La COGNOME, a mezzo del proprio difensore, ricorre per Cassazione avverso la sentenza della Corte di appello, proponendo due motivi di impugnazione.
2.1. Violazione di legge in relazione al mancato riconoscimento della continuazione con il reato oggetto della sentenza del GIP presso il Tribunale di Ivrea, divenuta definitiva il 17 novembre 2017.
2.2. Vizio di motivazione in ordine al trattamento sanzioNOMErio.
Il ricorso è inammissibile.
3.1. In ordine al primo motivo di ricorso, va premesso che, in presenza di più condotte riconducibili a quelle descritte dall’art. 624 cit., quando unico è il fat concreto che integra contestualmente più azioni tipiche alternative, le condotte illecite minori perdono la loro individualità e vengono assorbite nell’ipotesi più grave; quando invece le differenti azioni tipiche sono distinte sul piano ontologico, cronologico e psicologico, esse costituiscono distinti reati concorrenti materialmente (Sez. 6, n. 22549 del 28/03/2017, COGNOME ed altro, Rv. 270266, in tema di reato ex art. 73 d.P.R. n. 309 del 1990; vedi anche Sez. 5, n. 32786 del 25/06/2013, COGNOME, Rv. 257256, secondo cui, in tema di furto, qualora l’agente, operando in un medesimo contesto temporale e spaziale, si impossessi di una parte dei beni e non riesca, per cause indipendenti dalla sua volontà, ad impossessarsi di altri esistenti nello stesso luogo, si realizza un solo reato consumato, non potendosi ravvisare nel fatto né l’ipotesi del tentativo né quella di furto consumato in concorso con il tentativo).

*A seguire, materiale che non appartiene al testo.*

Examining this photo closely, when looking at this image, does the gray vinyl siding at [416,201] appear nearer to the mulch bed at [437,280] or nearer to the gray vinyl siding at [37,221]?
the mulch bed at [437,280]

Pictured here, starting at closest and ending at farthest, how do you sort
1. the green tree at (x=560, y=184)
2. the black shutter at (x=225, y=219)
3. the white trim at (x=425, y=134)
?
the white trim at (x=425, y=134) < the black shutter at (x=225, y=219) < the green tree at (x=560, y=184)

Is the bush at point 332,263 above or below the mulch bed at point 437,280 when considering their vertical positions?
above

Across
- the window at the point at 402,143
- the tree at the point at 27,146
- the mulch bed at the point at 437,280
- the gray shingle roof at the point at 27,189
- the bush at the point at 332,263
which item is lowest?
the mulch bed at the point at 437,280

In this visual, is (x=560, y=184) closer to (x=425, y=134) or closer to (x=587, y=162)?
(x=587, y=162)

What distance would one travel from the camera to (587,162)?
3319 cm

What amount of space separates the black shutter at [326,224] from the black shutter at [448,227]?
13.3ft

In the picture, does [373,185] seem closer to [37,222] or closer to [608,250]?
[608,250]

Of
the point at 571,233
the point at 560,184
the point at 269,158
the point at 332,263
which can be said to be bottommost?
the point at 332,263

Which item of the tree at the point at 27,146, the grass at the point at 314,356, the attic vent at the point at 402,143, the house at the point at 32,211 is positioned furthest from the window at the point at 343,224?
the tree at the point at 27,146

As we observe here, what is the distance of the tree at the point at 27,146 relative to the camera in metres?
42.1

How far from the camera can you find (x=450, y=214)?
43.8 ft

Ciò posto sui principi giurisprudenziali operanti in materia, la Corte di appello ha evidenziato come, nella fattispecie, non era possibile prefigurare una programmazione anticipata delle diverse condotte da parte dell’imputato nelle specifiche date degli episodi contestati, trattandosi di episodi del tutto disomogenei.

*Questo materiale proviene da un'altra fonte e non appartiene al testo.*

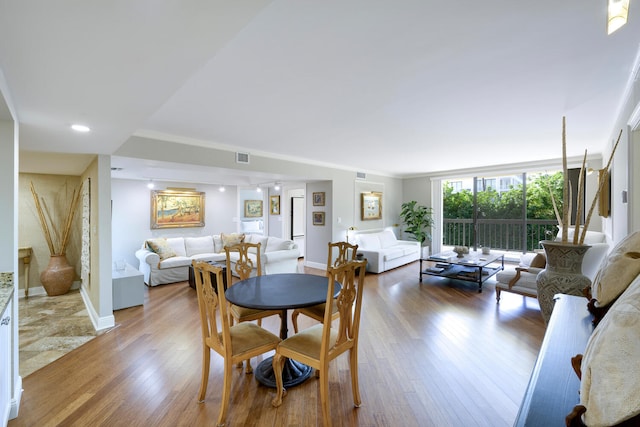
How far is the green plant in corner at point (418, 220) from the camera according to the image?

3.2. Con riferimento al secondo motivo di ricorso, relativo all’entità eccessiva della pena irrogata, va premesso che la determinazione della misura della pena tra il minimo e il massimo edittale rientra nell’ampio potere discrezionale del giudice di merito, il quale assolve il suo compito anche se abbia valutato intuitivamente e
globalmente gli elementi indicati nell’art. 133 cod. pen. (Sez. 4, n. 41702 del 20/09/2004, Nuciforo, Rv. 230278).
Il giudice del merito esercita la discrezionalità che la legge gli conferisce, attraverso l’enunciazione, anche sintetica, della eseguita valutazione di uno (o più) dei criteri indicati nell’art. 133 cod. pen. (Sez. 2, n. 36104 dei 27/04/2017, COGNOME, Rv. 271243; Sez. 3, n. 6877 del 26/10/2016, dep. 2017, S., Rv. 269196; Sez. 2, n. 12749 del 19/03/2008, COGNOME, Rv. 239754).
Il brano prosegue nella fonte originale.